### Задание
Перечислите все понятия, слова о которых, согласно приведенному ниже отрывку о Солженицыне, выглядят оскорбительной пошлостью, когда становятся дешевой монетой.

### Исходный текст
▬▬▬

Но если бы нам кто помог поверить в солженицынского Бога; говоря откровенно, я просто его в нём не чувствую, не ощущаю искренности его веры. Да и как в политика и мыслителя в Солженицына я верю мало, хотя он и обрёл уже замашки политического деятеля знакомого типа — с ненасытным стремлением отсекать, отмежёвываться и «приводить к присяге». Сомневаюсь в том, что через него даруется нам Истина, и не хочу в его рай — боюсь, что попаду в идеально благоустроенный лагерь. В христианство его я не верю, потому что нельзя быть христианином с такой мизантропической наклонностью ума и таким самообожанием. А его ненавистью ко всему, что есть нынешняя Россия, я сыт по горло.
Позвольте, возразят мне, и ненавидеть сладко. Это правда. Проповеди добродетели скоро прискучивают. Ставшие дешёвой монетой и скатившиеся с уст дюжинного прохвоста слова об Истине, Добре и Справедливости выглядят оскорбительной пошлостью, особенно там, где всё в неладице и разрухе. И в благородном обличье небанальности выступает гений зла. Его слова разрушительной правды дышат неожиданным обаянием, впитываются жадно. Нужно время, чтобы его речами пресытились, чтобы на них тоже выступила зелёными пятнами окись пошлости, и людям вернулось сознание несомненности начальной веры в добро. В этих стихийных колыханиях образованной толпы от одного к другому полюсу верований — повторяющаяся история общественных тяготений и разочарований.

▬▬▬

### Исходные данные

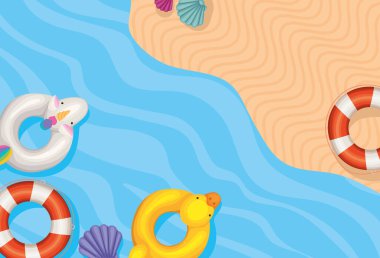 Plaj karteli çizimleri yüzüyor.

▬▬▬

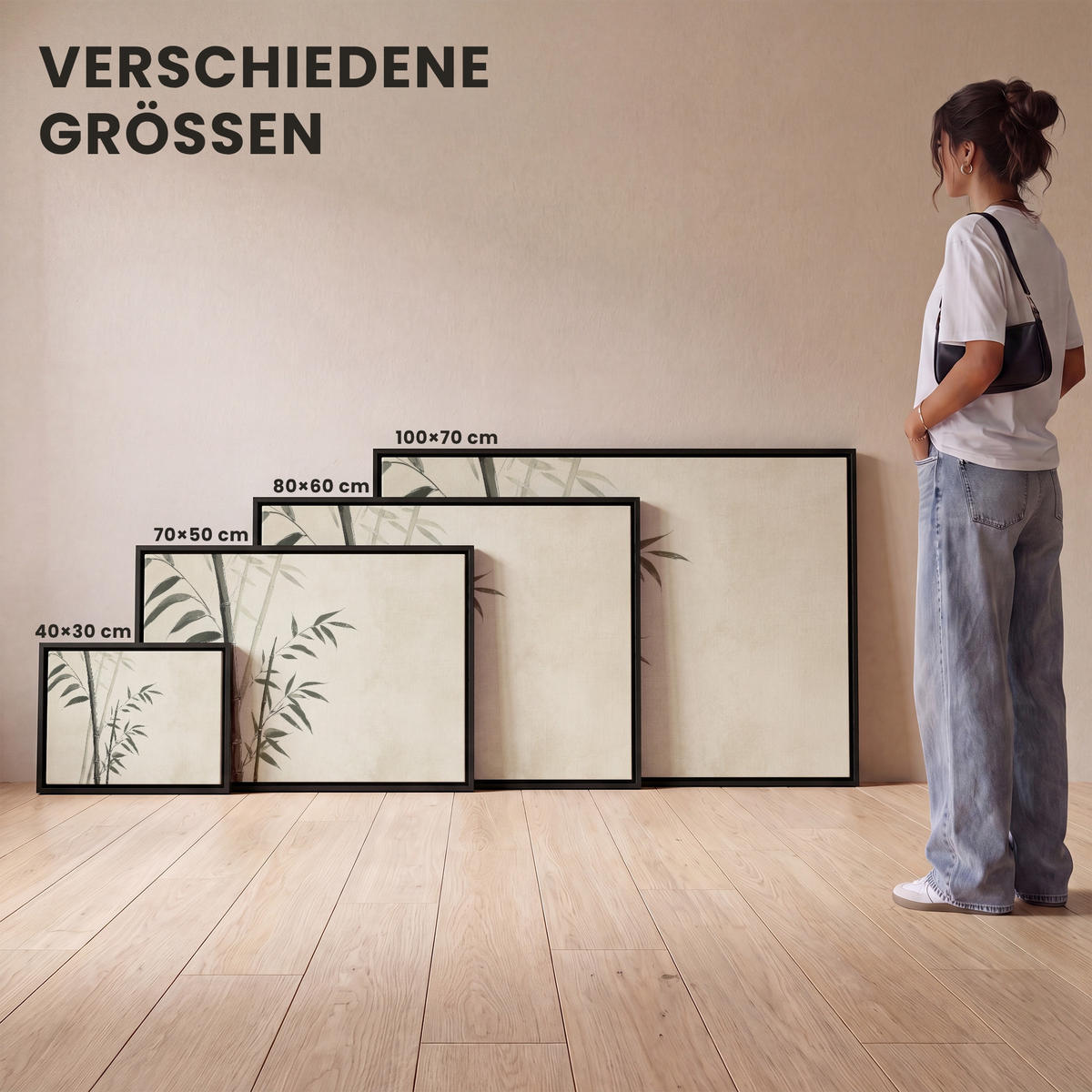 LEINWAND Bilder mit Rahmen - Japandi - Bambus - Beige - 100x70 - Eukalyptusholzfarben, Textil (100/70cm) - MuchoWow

▬▬▬

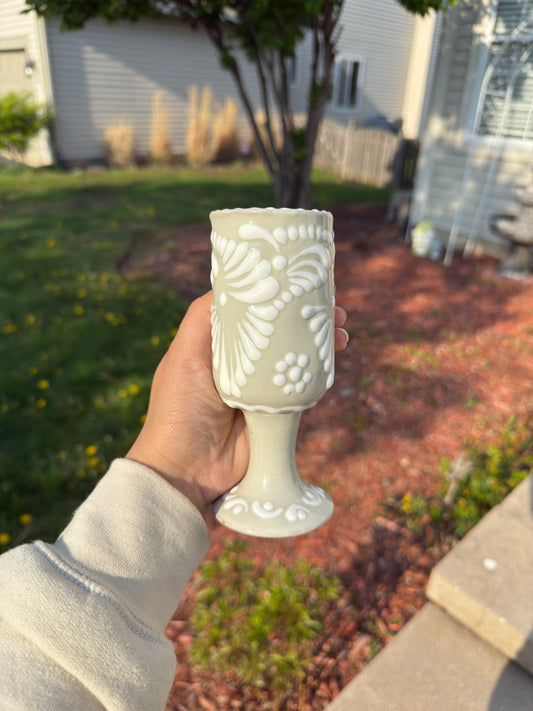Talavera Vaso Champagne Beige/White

▬▬▬

### Решение
Истина, Добро, Справедливость.